La televisione americana ci ha ormai abituato a prodotti di qualità eccelsa, specialmente nel caso del via cavo. HBO, essendo una rete a pagamento, non deve sottostare ai limiti della TV generalista e può permettersi violenza, linguaggio esplicito, ma soprattutto può dare luce verde a concept ben poco “commerciali” in senso stretto. True Detective rientra in una categoria di prodotti non certo pensati a tavolino per far presa sul pubblico, anche se contiene elementi che, indubbiamente, piacciono.
La storia è giocata tra due piani temporali diversi: da un lato, c'è l'indagine dei due protagonisti, i detective della Louisiana Martin Hart (Woody Harrelson) e Rust Cohle (Matthew McConaughey), impegnati a dare la caccia a un serial killer nel 1995. A cornice troviamo gli stessi sottoposti a un interrogatorio dalla polizia nel 2012, quando il caso viene riaperto. Si implica che tra i due non corra più buon sangue e che, apparentemente, il caso sia stato risolto. Il che rende il nuovo delitto, in tutto e per tutto simile a quello del 1995, davvero misterioso.

===

> **Esercizio**: Per favore, ricopia fedelmente dal testo di partenza tutto il passo che va da "La storia è" fino a "1995, davvero misterioso.".

> **Dati mostrati**:
===

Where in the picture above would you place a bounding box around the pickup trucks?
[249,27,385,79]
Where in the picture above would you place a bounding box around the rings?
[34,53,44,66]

===

> **Risposta**:
La storia è giocata tra due piani temporali diversi: da un lato, c'è l'indagine dei due protagonisti, i detective della Louisiana Martin Hart (Woody Harrelson) e Rust Cohle (Matthew McConaughey), impegnati a dare la caccia a un serial killer nel 1995. A cornice troviamo gli stessi sottoposti a un interrogatorio dalla polizia nel 2012, quando il caso viene riaperto. Si implica che tra i due non corra più buon sangue e che, apparentemente, il caso sia stato risolto. Il che rende il nuovo delitto, in tutto e per tutto simile a quello del 1995, davvero misterioso.